-- START OF Reading text --
The system clipboard is part of every modern operating system. It lets us copy and paste text, images, files, and data between different applications. Like everything else these days, it’s increasingly getting tied up with other people’s servers (“the cloud.”) So, what does that mean for your clipboard privacy?
The clipboard was invented in 1973, and it was never designed to be secure. It’s a shared area of computer memory used to quickly duplicate information from one app — one data silo — to another. Traditionally, every running process on our computers has had full access to everything that lands on the clipboard. Yet, we copy and move about personal information, passwords, company secrets, and a whole lot more using the same old clipboard without blinking an eye.
New features like cross-device synchronization and clipboard history can be very useful. However, they also make the interactions more complicated and the behavior more unpredictable. It can even expose our passwords and personal data to new avenues of attack from malicious software running on your other devices.
-- END OF Reading text --
-- START OF Listed entries --
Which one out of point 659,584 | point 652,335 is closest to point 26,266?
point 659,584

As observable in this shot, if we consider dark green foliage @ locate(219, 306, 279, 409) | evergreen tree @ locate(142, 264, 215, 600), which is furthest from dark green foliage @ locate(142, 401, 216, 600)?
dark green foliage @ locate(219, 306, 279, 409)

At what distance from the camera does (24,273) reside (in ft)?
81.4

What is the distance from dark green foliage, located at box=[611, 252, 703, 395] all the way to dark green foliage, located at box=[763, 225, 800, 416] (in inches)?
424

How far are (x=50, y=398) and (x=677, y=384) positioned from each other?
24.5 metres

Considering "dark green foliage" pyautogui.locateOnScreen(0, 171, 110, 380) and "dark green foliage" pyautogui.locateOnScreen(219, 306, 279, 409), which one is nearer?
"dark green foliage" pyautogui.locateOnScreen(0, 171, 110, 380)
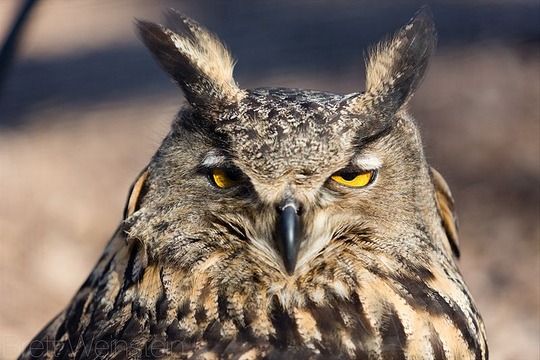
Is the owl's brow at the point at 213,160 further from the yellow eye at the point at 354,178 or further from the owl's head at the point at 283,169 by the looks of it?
the yellow eye at the point at 354,178

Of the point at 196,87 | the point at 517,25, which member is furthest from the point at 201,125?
the point at 517,25

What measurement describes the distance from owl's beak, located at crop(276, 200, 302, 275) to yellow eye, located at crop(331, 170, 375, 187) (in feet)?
0.34

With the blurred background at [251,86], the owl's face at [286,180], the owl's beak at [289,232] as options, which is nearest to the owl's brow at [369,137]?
the owl's face at [286,180]

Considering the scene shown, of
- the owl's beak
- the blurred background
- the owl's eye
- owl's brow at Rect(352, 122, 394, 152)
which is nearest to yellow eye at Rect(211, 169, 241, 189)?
the owl's eye

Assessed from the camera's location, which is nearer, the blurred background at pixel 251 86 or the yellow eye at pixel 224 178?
the yellow eye at pixel 224 178

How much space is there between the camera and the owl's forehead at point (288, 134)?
5.75 feet

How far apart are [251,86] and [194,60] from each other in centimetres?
218

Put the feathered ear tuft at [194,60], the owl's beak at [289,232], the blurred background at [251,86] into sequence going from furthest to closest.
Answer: the blurred background at [251,86] → the feathered ear tuft at [194,60] → the owl's beak at [289,232]

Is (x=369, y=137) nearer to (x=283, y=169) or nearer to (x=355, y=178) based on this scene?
(x=355, y=178)

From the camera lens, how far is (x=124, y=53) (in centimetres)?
373

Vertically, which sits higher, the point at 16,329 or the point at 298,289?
the point at 16,329

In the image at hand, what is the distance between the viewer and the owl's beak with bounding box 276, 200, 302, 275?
5.69 ft

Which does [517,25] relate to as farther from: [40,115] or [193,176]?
[193,176]

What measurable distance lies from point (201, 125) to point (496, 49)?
2846mm
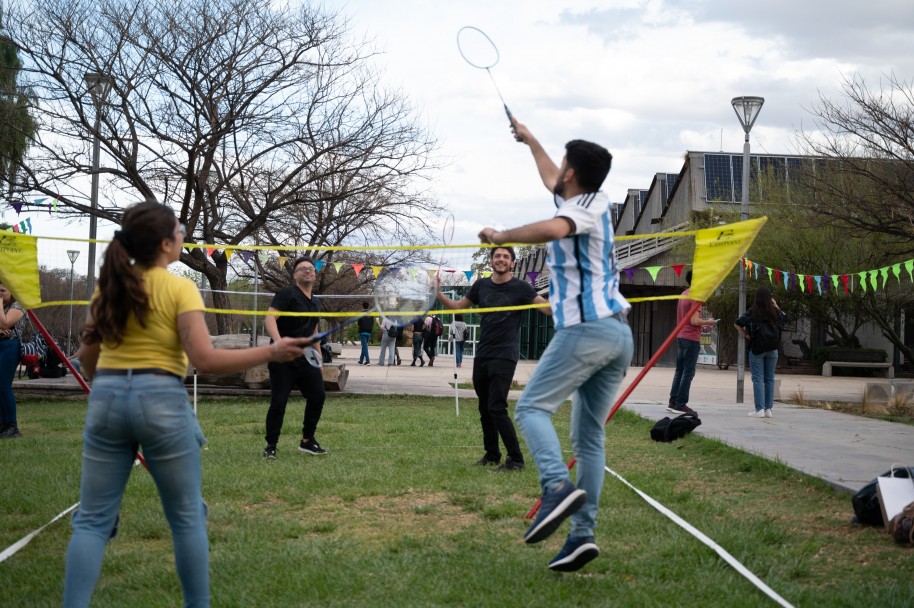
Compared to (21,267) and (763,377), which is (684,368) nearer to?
(763,377)

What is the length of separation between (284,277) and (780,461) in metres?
19.1

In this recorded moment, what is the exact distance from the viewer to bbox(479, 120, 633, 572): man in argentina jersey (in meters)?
4.43

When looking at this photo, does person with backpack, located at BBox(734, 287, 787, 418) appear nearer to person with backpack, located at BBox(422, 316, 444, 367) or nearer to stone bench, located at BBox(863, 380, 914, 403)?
stone bench, located at BBox(863, 380, 914, 403)

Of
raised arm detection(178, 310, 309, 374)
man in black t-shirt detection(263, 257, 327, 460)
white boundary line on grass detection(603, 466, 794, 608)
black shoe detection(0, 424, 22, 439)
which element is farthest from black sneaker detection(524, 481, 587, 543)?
black shoe detection(0, 424, 22, 439)

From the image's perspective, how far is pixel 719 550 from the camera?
5000 millimetres

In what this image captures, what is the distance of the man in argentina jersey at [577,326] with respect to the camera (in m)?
4.43

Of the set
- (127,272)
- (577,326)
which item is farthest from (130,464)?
(577,326)

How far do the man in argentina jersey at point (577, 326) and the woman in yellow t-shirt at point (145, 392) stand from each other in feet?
4.77

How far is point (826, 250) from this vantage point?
2994 centimetres

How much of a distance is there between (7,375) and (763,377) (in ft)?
33.5

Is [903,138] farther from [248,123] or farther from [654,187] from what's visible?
[654,187]

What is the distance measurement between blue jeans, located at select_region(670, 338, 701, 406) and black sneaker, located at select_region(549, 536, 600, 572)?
30.8ft

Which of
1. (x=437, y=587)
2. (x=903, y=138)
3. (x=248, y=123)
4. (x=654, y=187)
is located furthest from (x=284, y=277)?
(x=654, y=187)

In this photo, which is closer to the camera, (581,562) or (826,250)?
(581,562)
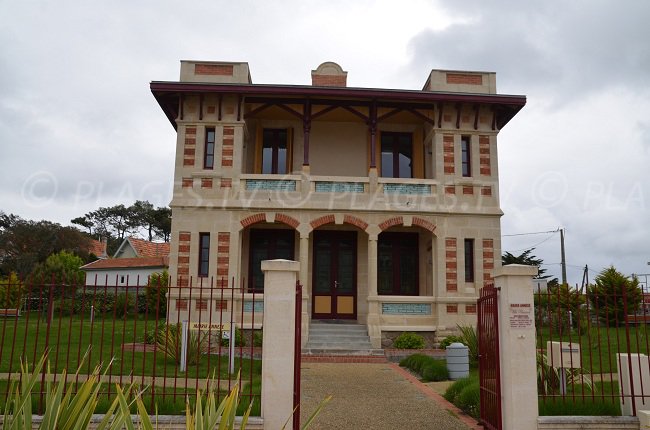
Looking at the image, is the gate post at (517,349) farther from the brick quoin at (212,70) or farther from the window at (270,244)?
the brick quoin at (212,70)

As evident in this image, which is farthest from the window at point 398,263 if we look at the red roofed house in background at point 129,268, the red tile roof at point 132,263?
the red tile roof at point 132,263

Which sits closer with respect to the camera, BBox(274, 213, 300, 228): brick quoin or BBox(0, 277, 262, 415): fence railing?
BBox(0, 277, 262, 415): fence railing

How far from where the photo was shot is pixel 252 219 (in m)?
16.5

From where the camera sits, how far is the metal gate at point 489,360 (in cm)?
665

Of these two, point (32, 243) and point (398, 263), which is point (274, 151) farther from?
point (32, 243)

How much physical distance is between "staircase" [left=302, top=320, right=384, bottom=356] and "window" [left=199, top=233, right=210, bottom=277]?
345 centimetres

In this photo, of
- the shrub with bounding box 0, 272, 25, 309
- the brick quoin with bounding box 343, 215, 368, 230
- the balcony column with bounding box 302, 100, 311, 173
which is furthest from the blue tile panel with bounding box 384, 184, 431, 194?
the shrub with bounding box 0, 272, 25, 309

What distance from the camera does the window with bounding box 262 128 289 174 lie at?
18.7m

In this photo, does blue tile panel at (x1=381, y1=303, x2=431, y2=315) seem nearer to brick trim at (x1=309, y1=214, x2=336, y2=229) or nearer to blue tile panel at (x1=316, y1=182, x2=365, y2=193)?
brick trim at (x1=309, y1=214, x2=336, y2=229)

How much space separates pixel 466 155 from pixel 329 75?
5318mm

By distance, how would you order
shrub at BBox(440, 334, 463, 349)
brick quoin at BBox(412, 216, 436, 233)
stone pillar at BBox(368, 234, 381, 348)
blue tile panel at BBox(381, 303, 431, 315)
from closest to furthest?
shrub at BBox(440, 334, 463, 349) < stone pillar at BBox(368, 234, 381, 348) < blue tile panel at BBox(381, 303, 431, 315) < brick quoin at BBox(412, 216, 436, 233)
-- END OF Listed entries --
_Actions to take_.
1. Answer these questions using the clipboard privacy text.
(a) In what year was the clipboard invented?
(b) What term does the text put in quotation marks for other people's servers?
(c) Which two new clipboard features does the text name?
2. Reproduce word for word the part of the clipboard privacy text between "New features like" and "your other devices.", inclusive.
None of these entries are needed for the work on the clipboard privacy text.

_Answers for the exercise_.
1.
(a) 1973
(b) "The cloud"
(c) Cross-device synchronization and clipboard history

2.
New features like cross-device synchronization and clipboard history can be very useful. However, they also make the interactions more complicated and the behavior more unpredictable. It can even expose our passwords and personal data to new avenues of attack from malicious software running on your other devices.